BIPP: North and South Koreans to partner in Winter Olympics competition

Zach Krivine, Contributing Writer

North Korean officials made two surprising announcements on Jan. 9. For the first time since December 2015, officials from both North and South Korea would meet at the Korean de-militarized zone (the border separating the North from South) in an effort to begin talks in the midst of increased tension. In addition, it was announced that North Korea would send a group of athletes to participate in the 2018 Winter Olympics in Pyeongchang, South Korea, and that the athletes from both sides of the Korean peninsula would march under the same flag in the opening ceremony. For some, this mini-détente offers a glimmer of hope for an exchange of rhetoric, and perhaps Korean reunification, at an earlier date than what many had originally thought.

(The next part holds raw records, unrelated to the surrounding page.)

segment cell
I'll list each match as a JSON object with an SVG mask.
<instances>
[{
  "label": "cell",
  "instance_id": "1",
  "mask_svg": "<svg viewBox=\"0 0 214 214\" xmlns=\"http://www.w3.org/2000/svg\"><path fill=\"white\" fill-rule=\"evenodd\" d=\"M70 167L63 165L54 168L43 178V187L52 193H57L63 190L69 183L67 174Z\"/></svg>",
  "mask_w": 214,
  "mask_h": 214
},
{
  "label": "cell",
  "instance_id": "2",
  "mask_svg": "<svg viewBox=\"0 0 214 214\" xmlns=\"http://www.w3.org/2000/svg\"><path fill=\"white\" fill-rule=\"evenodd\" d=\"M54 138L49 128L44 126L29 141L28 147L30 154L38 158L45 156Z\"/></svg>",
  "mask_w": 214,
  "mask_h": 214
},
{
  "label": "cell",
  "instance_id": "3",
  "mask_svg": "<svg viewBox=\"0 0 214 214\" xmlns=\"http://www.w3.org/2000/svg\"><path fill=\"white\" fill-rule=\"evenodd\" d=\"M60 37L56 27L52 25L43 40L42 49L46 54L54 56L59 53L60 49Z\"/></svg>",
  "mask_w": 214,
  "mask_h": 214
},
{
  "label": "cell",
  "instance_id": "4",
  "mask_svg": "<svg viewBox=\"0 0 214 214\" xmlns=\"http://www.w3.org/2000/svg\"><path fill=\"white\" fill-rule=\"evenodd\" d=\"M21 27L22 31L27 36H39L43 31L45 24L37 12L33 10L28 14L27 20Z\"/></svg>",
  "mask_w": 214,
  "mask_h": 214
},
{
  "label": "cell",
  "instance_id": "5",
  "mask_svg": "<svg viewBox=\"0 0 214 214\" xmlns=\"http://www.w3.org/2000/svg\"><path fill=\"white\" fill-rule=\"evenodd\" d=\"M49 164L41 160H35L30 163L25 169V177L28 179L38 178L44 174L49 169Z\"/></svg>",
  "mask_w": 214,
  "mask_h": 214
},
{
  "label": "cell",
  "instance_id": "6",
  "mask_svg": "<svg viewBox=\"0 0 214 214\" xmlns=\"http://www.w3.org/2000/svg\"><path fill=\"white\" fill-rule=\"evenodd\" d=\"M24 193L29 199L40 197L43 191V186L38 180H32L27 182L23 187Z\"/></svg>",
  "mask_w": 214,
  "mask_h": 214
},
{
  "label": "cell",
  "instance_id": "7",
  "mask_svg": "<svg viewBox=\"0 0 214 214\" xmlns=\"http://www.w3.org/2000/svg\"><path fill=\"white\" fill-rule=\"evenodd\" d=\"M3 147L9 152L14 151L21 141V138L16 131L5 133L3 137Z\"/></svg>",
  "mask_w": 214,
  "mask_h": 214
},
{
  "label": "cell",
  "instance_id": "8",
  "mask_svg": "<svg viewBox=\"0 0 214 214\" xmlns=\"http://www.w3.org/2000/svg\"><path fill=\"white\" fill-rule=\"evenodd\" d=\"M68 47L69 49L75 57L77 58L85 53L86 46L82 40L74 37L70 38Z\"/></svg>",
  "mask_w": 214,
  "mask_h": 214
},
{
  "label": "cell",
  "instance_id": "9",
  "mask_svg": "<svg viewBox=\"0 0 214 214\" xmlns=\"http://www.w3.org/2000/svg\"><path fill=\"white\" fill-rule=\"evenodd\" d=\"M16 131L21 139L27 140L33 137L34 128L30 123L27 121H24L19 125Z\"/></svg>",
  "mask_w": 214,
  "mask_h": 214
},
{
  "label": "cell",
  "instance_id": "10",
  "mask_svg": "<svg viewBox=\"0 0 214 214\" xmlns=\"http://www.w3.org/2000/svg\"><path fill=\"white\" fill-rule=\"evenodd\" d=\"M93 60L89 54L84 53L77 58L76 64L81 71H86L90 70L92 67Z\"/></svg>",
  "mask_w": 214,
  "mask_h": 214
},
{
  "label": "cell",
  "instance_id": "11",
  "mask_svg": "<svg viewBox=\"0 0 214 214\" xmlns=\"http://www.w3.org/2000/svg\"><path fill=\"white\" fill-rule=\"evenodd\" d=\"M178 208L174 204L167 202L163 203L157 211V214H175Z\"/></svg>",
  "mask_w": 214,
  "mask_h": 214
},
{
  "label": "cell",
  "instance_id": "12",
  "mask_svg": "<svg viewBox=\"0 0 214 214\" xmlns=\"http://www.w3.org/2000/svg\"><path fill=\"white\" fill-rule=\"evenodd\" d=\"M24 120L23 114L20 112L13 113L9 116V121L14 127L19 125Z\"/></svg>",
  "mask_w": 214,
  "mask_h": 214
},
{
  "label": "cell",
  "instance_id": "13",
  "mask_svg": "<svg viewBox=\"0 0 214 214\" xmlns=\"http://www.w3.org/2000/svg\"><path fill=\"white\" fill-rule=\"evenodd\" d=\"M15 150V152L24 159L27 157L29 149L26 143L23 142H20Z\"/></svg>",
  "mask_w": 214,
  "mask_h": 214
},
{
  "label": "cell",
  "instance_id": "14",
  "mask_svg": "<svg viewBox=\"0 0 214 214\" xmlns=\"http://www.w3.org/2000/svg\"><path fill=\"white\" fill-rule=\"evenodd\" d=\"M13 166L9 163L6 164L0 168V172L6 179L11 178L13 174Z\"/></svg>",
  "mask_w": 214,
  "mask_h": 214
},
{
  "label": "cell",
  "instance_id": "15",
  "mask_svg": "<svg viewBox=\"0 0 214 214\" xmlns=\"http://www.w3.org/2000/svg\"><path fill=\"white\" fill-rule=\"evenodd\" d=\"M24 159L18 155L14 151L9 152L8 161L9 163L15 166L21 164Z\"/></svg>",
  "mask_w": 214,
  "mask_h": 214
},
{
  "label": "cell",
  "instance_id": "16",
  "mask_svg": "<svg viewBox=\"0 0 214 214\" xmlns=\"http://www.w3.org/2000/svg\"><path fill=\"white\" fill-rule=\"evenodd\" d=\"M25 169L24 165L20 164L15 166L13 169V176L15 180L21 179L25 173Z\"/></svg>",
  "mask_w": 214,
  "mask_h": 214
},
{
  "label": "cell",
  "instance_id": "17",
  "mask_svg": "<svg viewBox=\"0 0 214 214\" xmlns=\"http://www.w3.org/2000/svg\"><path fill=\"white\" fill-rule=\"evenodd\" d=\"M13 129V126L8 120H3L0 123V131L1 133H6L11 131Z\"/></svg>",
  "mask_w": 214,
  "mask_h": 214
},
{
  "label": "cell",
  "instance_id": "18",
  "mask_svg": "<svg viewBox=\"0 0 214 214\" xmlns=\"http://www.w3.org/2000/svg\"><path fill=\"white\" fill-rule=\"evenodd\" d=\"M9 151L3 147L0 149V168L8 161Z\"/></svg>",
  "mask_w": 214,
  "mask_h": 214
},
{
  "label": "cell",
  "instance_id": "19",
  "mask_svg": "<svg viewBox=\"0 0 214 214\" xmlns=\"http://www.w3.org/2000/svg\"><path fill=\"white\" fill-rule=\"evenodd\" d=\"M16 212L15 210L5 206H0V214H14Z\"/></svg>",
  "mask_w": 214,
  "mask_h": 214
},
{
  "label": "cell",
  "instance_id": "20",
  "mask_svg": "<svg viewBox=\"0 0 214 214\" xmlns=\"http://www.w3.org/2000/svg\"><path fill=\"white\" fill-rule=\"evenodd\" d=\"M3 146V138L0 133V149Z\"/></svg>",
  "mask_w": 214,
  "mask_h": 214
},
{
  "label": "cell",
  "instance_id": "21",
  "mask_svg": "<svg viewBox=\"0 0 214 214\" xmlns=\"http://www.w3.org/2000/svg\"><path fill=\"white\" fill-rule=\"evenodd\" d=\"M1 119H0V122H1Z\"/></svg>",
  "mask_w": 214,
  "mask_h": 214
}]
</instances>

Despite these announcements, tensions do not appear to be lessening, and leaders are growing anxious. On Jan. 16, a summit was held in Vancouver between military officials of the United States, Canada, and the 18 other nations that have deployed troops or sent humanitarian aid to the Korean peninsula.

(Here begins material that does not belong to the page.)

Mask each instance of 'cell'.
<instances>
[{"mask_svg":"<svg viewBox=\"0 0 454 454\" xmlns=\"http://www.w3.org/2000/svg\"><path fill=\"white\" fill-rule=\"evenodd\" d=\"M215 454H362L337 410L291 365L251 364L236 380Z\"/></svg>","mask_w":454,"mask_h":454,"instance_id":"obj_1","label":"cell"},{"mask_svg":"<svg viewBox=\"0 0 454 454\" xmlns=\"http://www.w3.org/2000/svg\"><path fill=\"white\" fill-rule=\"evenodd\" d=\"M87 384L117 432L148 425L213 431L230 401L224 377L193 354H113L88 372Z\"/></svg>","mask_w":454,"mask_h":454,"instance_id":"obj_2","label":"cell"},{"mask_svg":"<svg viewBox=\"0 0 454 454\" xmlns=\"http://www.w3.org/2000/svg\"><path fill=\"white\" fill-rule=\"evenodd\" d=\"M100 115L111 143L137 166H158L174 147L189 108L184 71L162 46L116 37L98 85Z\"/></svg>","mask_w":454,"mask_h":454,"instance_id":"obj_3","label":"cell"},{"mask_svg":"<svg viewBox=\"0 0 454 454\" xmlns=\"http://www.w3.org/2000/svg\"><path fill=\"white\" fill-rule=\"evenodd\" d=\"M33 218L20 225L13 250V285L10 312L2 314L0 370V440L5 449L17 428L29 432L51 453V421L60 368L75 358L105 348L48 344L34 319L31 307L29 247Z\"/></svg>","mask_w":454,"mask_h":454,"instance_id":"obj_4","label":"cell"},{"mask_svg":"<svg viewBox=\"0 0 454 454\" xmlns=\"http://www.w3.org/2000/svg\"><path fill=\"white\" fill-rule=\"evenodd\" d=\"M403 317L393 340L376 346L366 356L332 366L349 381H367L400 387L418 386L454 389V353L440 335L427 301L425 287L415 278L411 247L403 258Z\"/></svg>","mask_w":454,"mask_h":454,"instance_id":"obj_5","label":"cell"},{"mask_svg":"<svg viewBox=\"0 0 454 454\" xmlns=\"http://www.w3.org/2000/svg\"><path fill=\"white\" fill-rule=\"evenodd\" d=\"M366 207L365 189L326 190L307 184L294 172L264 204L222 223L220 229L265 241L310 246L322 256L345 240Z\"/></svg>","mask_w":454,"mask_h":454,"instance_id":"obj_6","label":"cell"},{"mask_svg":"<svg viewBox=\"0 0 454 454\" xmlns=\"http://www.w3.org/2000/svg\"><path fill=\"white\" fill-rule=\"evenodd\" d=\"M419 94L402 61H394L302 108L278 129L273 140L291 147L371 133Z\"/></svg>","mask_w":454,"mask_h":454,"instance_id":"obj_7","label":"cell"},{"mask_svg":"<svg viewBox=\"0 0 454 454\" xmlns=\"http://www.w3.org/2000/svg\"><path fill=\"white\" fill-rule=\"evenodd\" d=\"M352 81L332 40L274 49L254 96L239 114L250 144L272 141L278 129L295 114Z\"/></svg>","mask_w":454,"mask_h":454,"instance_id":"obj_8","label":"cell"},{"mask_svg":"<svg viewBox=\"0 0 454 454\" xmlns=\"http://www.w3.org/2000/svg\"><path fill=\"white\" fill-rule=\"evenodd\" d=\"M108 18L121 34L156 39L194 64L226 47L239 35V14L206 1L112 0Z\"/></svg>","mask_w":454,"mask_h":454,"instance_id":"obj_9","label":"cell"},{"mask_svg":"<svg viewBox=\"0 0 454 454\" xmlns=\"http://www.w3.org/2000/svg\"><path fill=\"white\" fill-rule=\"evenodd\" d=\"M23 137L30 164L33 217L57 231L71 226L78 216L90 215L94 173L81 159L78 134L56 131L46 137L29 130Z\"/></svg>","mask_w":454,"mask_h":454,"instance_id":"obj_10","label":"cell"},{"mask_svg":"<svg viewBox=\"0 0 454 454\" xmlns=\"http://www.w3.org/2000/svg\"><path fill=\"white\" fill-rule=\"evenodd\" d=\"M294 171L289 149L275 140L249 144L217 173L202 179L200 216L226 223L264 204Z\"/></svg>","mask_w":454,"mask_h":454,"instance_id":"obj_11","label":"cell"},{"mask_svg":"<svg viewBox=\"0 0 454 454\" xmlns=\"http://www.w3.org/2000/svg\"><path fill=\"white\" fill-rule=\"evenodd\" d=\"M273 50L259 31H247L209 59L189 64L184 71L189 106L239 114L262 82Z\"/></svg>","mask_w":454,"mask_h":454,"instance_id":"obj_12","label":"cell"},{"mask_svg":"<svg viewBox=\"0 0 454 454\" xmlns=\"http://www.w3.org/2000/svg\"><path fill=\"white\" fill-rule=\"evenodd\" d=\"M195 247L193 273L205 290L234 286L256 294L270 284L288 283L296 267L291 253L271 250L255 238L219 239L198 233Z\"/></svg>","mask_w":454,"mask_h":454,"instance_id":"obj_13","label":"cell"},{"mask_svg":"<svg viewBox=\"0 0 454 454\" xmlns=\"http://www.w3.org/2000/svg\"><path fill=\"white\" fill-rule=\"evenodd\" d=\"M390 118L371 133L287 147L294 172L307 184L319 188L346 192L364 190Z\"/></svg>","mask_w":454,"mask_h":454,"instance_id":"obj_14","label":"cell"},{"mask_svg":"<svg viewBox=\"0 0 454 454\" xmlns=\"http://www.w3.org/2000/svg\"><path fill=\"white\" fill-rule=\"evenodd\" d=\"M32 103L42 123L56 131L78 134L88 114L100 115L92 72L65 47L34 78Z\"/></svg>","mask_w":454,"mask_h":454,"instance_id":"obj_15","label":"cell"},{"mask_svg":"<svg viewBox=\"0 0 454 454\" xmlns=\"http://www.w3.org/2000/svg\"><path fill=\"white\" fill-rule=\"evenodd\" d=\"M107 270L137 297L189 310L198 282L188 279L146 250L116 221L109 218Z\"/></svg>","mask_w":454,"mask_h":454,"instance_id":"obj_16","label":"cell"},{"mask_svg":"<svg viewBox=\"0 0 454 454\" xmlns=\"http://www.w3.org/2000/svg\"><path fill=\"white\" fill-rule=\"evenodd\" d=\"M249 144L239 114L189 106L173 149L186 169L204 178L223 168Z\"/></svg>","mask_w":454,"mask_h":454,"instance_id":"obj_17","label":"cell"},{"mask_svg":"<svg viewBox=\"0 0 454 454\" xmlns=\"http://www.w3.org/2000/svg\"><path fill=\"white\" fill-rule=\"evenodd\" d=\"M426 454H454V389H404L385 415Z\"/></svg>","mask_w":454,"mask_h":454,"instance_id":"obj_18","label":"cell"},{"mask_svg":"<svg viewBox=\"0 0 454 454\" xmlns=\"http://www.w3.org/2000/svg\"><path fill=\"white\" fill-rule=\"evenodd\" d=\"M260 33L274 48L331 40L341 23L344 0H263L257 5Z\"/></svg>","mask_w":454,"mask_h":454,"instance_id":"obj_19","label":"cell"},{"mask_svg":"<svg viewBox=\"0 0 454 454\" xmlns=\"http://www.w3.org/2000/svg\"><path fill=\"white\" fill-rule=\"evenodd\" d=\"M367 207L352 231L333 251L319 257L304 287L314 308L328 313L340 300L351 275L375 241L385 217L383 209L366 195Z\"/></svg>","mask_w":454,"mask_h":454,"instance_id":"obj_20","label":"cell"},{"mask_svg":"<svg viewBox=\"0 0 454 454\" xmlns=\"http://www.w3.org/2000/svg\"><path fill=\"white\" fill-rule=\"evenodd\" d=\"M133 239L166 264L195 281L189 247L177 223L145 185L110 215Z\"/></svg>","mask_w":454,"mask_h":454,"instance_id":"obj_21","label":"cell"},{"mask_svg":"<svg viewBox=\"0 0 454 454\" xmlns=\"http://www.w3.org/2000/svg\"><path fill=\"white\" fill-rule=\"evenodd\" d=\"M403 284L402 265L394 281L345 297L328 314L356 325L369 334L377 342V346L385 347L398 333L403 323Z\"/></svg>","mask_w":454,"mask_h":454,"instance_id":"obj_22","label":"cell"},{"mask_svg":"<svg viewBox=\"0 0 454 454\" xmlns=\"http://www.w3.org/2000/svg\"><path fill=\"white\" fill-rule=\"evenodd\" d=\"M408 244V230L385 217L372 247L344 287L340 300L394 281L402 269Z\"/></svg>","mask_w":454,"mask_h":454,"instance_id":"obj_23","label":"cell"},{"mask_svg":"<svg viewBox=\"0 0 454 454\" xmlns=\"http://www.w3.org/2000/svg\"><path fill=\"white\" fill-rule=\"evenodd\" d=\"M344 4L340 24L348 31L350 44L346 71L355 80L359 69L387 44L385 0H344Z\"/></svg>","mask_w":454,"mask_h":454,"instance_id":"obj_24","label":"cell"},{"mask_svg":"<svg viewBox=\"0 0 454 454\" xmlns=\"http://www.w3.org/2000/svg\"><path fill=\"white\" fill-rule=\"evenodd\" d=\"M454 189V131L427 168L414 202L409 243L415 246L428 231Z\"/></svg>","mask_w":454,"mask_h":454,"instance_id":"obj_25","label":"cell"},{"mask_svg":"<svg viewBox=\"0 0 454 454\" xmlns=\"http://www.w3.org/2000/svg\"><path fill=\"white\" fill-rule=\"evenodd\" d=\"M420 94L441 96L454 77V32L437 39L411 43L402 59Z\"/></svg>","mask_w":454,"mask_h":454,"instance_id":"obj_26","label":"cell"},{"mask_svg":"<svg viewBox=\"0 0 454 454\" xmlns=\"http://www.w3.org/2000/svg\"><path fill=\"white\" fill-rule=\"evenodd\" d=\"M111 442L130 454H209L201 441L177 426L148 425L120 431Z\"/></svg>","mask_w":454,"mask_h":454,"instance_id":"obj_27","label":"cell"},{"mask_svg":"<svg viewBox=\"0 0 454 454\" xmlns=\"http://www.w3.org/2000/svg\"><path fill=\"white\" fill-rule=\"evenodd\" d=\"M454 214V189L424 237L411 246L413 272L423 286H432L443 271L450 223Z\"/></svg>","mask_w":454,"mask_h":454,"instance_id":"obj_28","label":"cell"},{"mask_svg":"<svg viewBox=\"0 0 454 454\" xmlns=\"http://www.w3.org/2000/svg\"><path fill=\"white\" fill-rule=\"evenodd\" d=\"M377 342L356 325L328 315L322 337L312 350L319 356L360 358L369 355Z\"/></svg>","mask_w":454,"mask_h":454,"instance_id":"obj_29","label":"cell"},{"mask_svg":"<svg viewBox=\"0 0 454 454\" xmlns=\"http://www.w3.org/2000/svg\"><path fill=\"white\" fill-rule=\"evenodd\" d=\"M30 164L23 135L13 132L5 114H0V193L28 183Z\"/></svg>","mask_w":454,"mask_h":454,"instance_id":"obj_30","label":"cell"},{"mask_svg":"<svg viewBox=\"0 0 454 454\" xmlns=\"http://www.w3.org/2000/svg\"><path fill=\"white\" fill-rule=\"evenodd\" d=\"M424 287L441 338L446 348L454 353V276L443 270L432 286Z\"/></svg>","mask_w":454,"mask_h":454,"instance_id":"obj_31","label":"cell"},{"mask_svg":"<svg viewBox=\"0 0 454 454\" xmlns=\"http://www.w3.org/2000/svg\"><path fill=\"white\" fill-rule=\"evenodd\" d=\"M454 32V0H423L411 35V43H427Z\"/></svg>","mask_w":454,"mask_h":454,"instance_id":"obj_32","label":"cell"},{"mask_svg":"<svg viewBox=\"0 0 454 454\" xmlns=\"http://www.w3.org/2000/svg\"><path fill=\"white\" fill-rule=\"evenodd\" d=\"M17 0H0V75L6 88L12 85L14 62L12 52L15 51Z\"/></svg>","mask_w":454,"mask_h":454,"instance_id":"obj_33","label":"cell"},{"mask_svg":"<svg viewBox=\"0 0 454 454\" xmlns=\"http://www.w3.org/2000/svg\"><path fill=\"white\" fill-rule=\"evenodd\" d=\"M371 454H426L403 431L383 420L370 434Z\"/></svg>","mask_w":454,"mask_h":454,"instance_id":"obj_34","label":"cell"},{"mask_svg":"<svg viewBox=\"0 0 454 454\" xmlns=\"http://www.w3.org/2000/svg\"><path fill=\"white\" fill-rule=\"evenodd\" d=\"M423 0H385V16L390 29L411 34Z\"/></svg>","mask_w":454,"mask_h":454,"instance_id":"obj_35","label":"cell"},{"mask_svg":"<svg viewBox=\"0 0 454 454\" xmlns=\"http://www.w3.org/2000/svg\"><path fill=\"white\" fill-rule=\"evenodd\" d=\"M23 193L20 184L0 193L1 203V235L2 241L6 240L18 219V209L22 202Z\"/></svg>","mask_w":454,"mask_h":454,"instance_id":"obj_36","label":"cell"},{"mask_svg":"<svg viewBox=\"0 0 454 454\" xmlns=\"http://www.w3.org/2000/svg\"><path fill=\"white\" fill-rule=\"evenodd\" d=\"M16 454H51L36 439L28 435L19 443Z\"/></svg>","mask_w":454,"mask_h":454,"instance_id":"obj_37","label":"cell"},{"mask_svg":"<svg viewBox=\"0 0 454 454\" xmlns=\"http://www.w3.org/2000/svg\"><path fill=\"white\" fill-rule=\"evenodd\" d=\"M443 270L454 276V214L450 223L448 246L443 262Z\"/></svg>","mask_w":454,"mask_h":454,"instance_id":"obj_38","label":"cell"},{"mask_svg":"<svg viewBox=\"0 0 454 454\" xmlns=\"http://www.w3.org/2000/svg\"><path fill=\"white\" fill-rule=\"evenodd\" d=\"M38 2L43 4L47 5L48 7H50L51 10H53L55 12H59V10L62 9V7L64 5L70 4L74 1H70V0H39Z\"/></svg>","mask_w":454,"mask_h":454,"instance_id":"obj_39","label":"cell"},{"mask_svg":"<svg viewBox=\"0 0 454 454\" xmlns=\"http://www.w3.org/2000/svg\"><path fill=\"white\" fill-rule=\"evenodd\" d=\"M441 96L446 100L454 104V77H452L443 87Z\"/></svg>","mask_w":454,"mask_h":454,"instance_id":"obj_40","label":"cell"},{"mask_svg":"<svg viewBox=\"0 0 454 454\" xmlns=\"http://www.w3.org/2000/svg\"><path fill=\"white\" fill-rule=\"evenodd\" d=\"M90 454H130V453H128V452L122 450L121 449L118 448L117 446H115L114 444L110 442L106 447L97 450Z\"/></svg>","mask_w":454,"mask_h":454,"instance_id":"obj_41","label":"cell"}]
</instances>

Those in attendance did not mince words.

“We have to recognize that the threat is growing,” U.S. Secretary of State Rex Tillerson said, “and if North Korea does not choose the path of engagement, of discussion, negotiations, then they themselves will trigger an option.” Japanese Foreign Minister Taro Kono weighed in on the North’s recent rapprochement.

“We should not be naive about their intent,” Kono said. “Nor should we be blinded by North Korea’s charm offensive. In short, it is not the time to ease pressure or to reward North Korea.”

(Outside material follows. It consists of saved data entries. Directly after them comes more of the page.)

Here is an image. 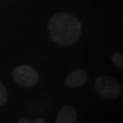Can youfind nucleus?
I'll return each mask as SVG.
<instances>
[{
	"mask_svg": "<svg viewBox=\"0 0 123 123\" xmlns=\"http://www.w3.org/2000/svg\"><path fill=\"white\" fill-rule=\"evenodd\" d=\"M47 30L50 39L62 46L75 44L81 36V23L75 15L57 12L49 18Z\"/></svg>",
	"mask_w": 123,
	"mask_h": 123,
	"instance_id": "obj_1",
	"label": "nucleus"
},
{
	"mask_svg": "<svg viewBox=\"0 0 123 123\" xmlns=\"http://www.w3.org/2000/svg\"><path fill=\"white\" fill-rule=\"evenodd\" d=\"M95 90L107 99H115L121 94L122 86L111 76H98L95 80Z\"/></svg>",
	"mask_w": 123,
	"mask_h": 123,
	"instance_id": "obj_2",
	"label": "nucleus"
},
{
	"mask_svg": "<svg viewBox=\"0 0 123 123\" xmlns=\"http://www.w3.org/2000/svg\"><path fill=\"white\" fill-rule=\"evenodd\" d=\"M12 78L18 84L26 87L35 86L39 81V74L28 65H21L12 70Z\"/></svg>",
	"mask_w": 123,
	"mask_h": 123,
	"instance_id": "obj_3",
	"label": "nucleus"
},
{
	"mask_svg": "<svg viewBox=\"0 0 123 123\" xmlns=\"http://www.w3.org/2000/svg\"><path fill=\"white\" fill-rule=\"evenodd\" d=\"M88 75L82 69H77L68 74L65 78V84L70 88H79L87 82Z\"/></svg>",
	"mask_w": 123,
	"mask_h": 123,
	"instance_id": "obj_4",
	"label": "nucleus"
},
{
	"mask_svg": "<svg viewBox=\"0 0 123 123\" xmlns=\"http://www.w3.org/2000/svg\"><path fill=\"white\" fill-rule=\"evenodd\" d=\"M77 111L72 106H64L57 114L55 123H76Z\"/></svg>",
	"mask_w": 123,
	"mask_h": 123,
	"instance_id": "obj_5",
	"label": "nucleus"
},
{
	"mask_svg": "<svg viewBox=\"0 0 123 123\" xmlns=\"http://www.w3.org/2000/svg\"><path fill=\"white\" fill-rule=\"evenodd\" d=\"M112 62L116 67H118L120 70H123V55L122 53L115 52L112 55Z\"/></svg>",
	"mask_w": 123,
	"mask_h": 123,
	"instance_id": "obj_6",
	"label": "nucleus"
},
{
	"mask_svg": "<svg viewBox=\"0 0 123 123\" xmlns=\"http://www.w3.org/2000/svg\"><path fill=\"white\" fill-rule=\"evenodd\" d=\"M7 98H8L7 90L4 86V84L0 81V106H3L7 102Z\"/></svg>",
	"mask_w": 123,
	"mask_h": 123,
	"instance_id": "obj_7",
	"label": "nucleus"
},
{
	"mask_svg": "<svg viewBox=\"0 0 123 123\" xmlns=\"http://www.w3.org/2000/svg\"><path fill=\"white\" fill-rule=\"evenodd\" d=\"M17 123H47L45 119H37V120H34V121H30L29 119H21L18 120Z\"/></svg>",
	"mask_w": 123,
	"mask_h": 123,
	"instance_id": "obj_8",
	"label": "nucleus"
}]
</instances>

Among those not invited to the Vancouver summit were delegates from China. Just a few days later, on Jan. 19, the reason for this exclusion became apparent when U.S. intelligence officials released photos of what they believed to be six Chinese vessels trading with North Korea, which would be in violation of existing UN sanctions.

The UN Security Council voted in August to ban nations from importing iron ore, coal, lead and seafood from North Korea, industries that generate $1 billion annually for the feeble economy. Much of the report suggests that China has continued its purchase of coal from the North, even days after the sanctions were instituted. Reports of North Korean seafood appearing in Chinese markets are also commonplace.

Even months after President Donald Trump’s infamous “fire and fury” comments, the threat of war on the Korean peninsula has not gone away, and tensions still appear to be high. Rhetoric remains charged and dictator Kim Jong Un retains his nuclear capabilities. Although clearly not reflective of the diplomatic reality, the upcoming Winter Olympic games will provide a more cooperative picture of North and South Korea, two nations desperately in need of just that.